国税庁の「令和6年分 民間給与実態統計調査」では、1年を通じて勤務した給与所得者の平均給与は478万円とされており、住宅営業の年収は日本全体の平均と大きく離れているわけではありません。

ただし、住宅営業は勤務先の規模や担当する商材、個人の成果によって年収差が出やすい職種です。求人ボックスでも、住宅営業の給与幅は327万〜813万円と広く、成果を上げることで平均以上の収入を目指せる可能性があります。

また、dodaの職種データでは、不動産営業・建設営業の平均年収は459.4万円とされており、住宅営業に近い領域でも同程度の水準が目安になります。

一方で、インセンティブ制度や役職、営業成績によって年収が上がるケースもあるため、転職時は基本給だけでなく、歩合・賞与・評価制度まで確認することが大切です。

参照:求人ボックス 給料ナビ「住宅営業の仕事の年収・時給・給料(求人統計データ)」
参照:doda職種図鑑「不動産営業/建設営業とはどんな職種?仕事内容/年収/転職事情を解説」
参照:国税庁「令和6年分 民間給与実態統計調査」

住宅営業に向いている人の特徴

住宅営業に向いているのは、人と接することが好きで、顧客の話を丁寧に聞ける人です。

住宅は高額な買い物であるため、一方的に売り込むのではなく、要望や不安に寄り添いながら信頼関係を築く姿勢が求められます。

また、すぐに契約につながらないケースも多いため、断られても気持ちを切り替え、改善を続けられる粘り強さも大切です。

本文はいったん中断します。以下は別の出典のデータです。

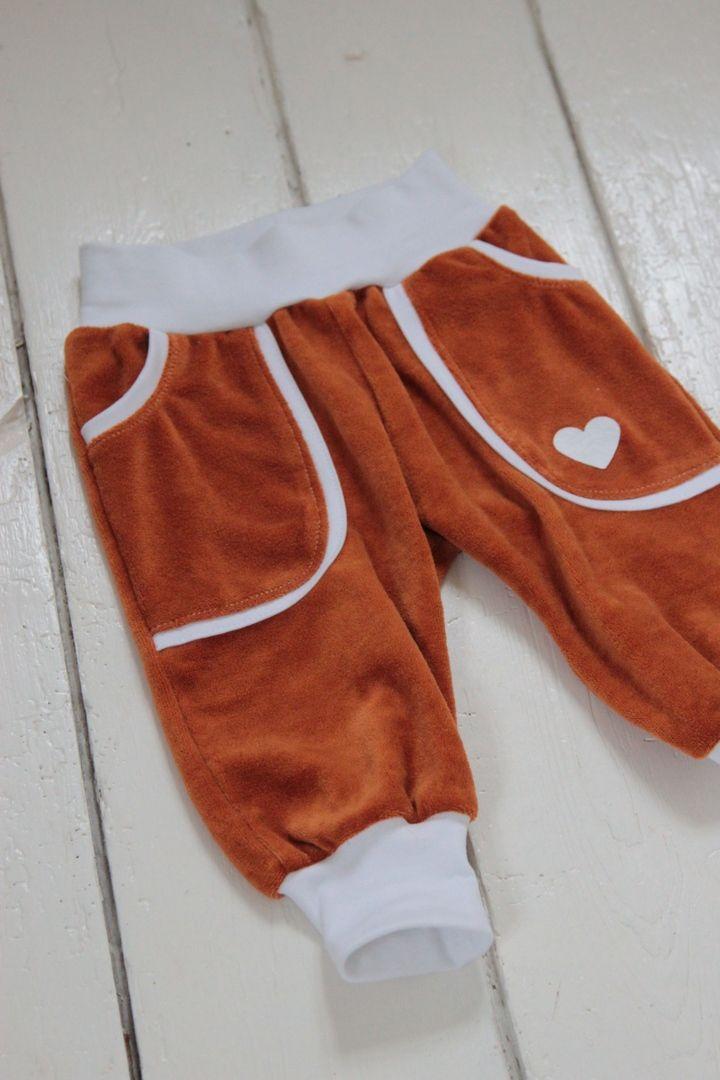 Mønster og DIY på babybuksermed rib og lommer fra  LaRaLiL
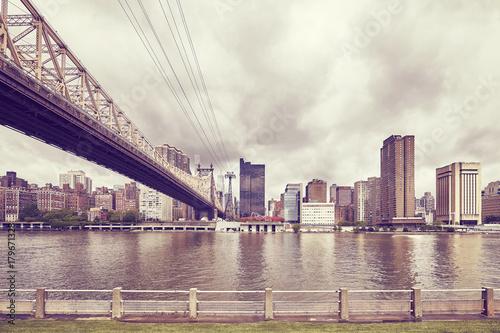 Fotobehang New York Retro toned Queensboro Bridge and Manhattan seen from Roosevelt Island, New York, USA.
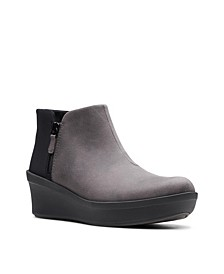 Cloudstepper Women's Step Rose Up Booties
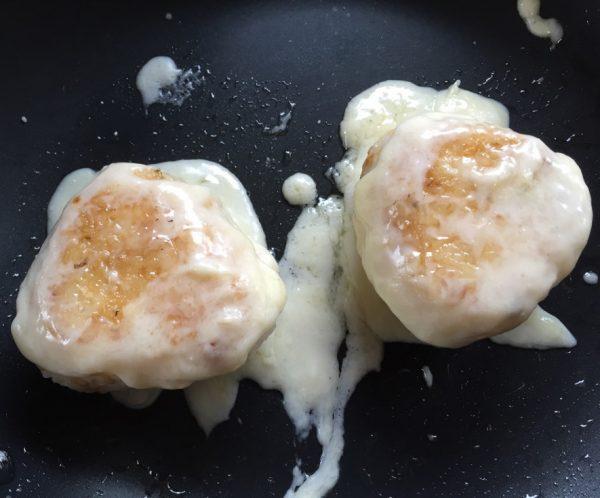 4:溶かしたチーズの上におにぎりをのせカリっとなるまで焼く。(両面同じに)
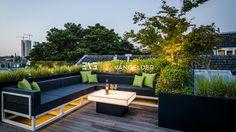 Loungebank met verlichte corian tafel. Ontwerp loungemeubel en tafel by Erik van Gelder. Loungehoek op dakterras. #design #corian #outdoorfurniture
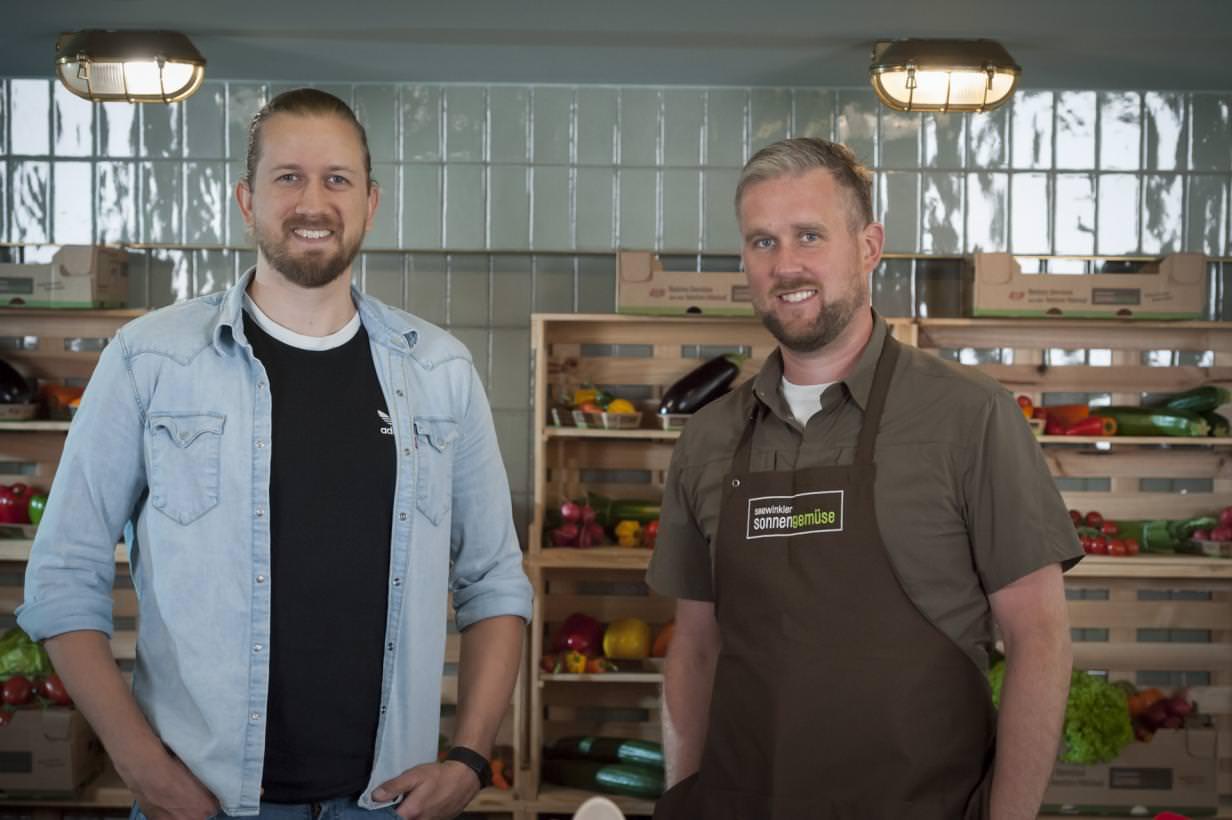 Motion-Cooking-Koch Gerhard Dragschitz (li.) mit Bio-Gemüsebauer Martin Michlits (re.) © Bild: zweischrittweiter.at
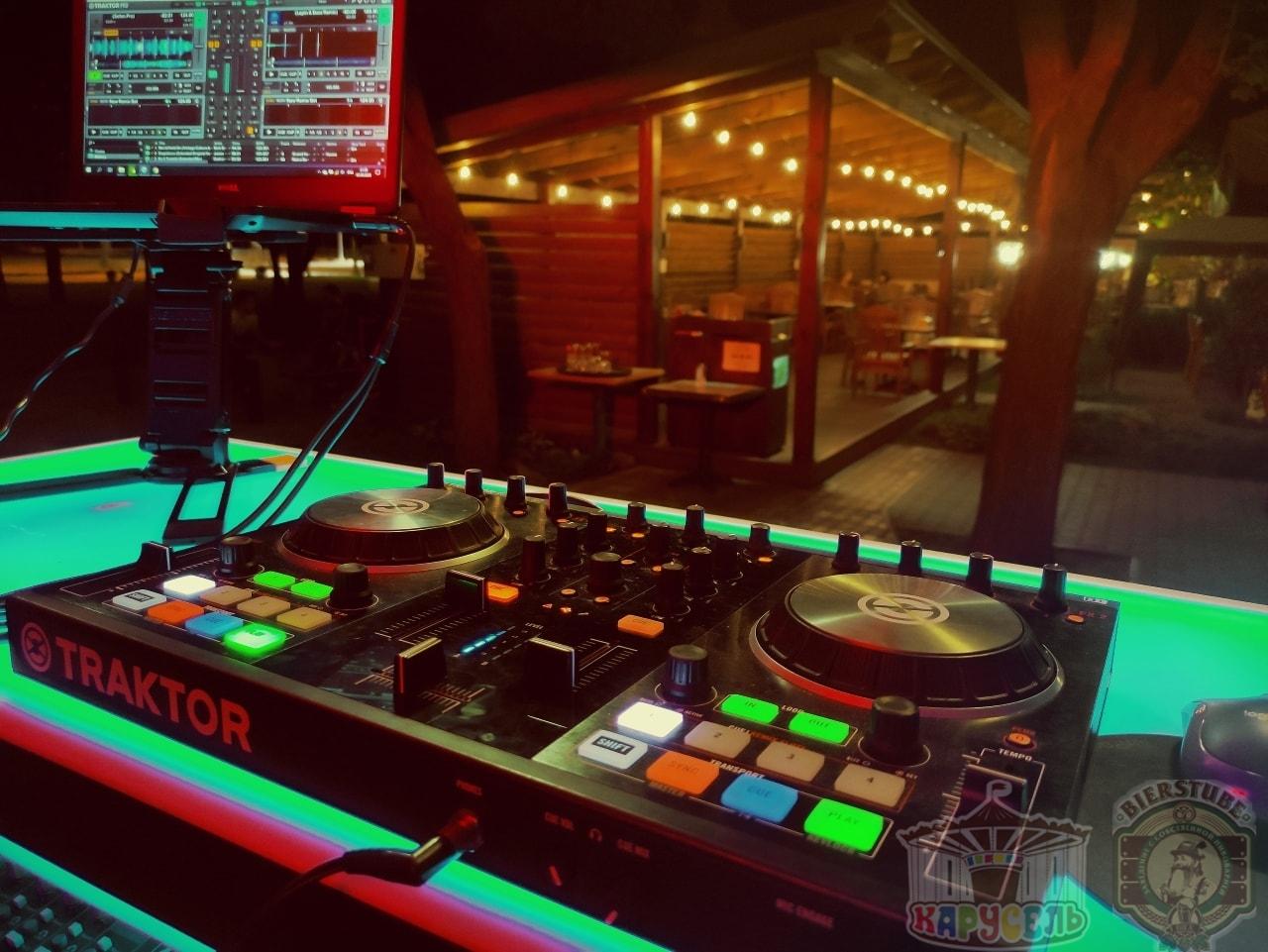 живая музыка в кафе ресторане карусель
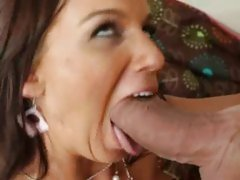 Karina OReilley blow hard the cock of her neighbor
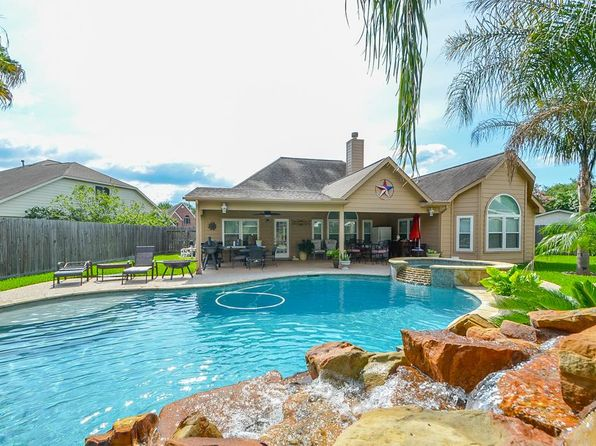 4 bed 2 bath Single Family at 4735 Mohegan Ct Baytown, TX, 77521 is for sale at 228k - 1 of 32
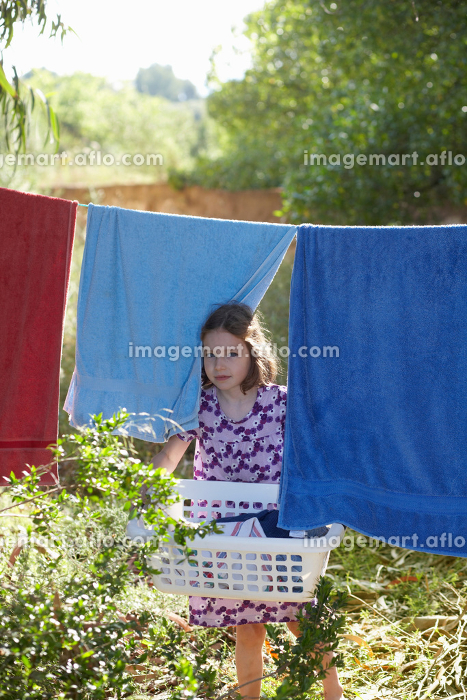 Young girl carrying the washingの販売画像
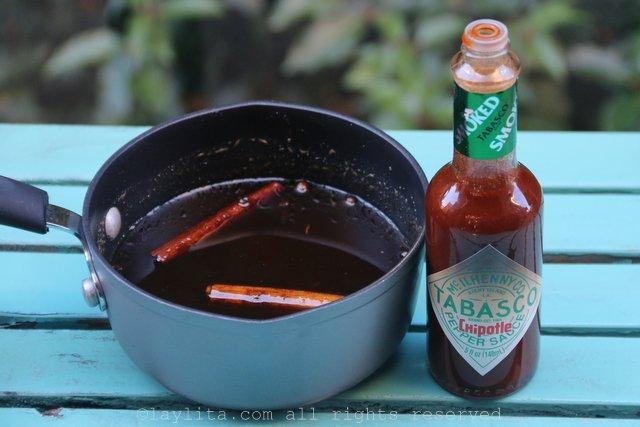 将塔巴斯科烟熏绿墨西哥辣酱添加到甜浆中,带来一股香辣味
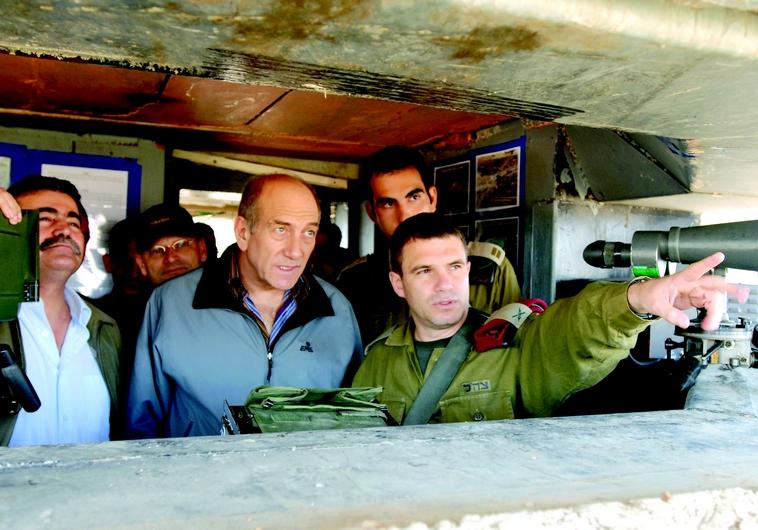 Gal Hirsch et Ehoud Olmert à la base de Biranit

設計担当や工事担当、金融機関などと連携する場面もあるため、関係者と円滑にやり取りできる調整力や、住宅・金融・法律などの知識を前向きに学べる人も向いています。

未経験から住宅業界に転職する際のポイント

結論として、未経験から住宅業界に転職することは十分に可能です。

住宅営業では、入社時点で建築や不動産の専門知識がすべて求められるわけではなく、顧客の要望を丁寧に聞き取り、信頼関係を築けるかどうかも重視されます。

そのため、営業職や接客業などで培ったコミュニケーション力・提案力・目標達成の能力は、未経験から住宅営業を目指すうえでも評価されやすい要素です。

一方で、住宅は顧客にとって人生の中でも大きな買い物です。間取りや設備だけでなく、住宅ローン、土地、税金、契約手続きなどに関する知識も必要になるため、入社後は継続的に学び続ける姿勢が欠かせません。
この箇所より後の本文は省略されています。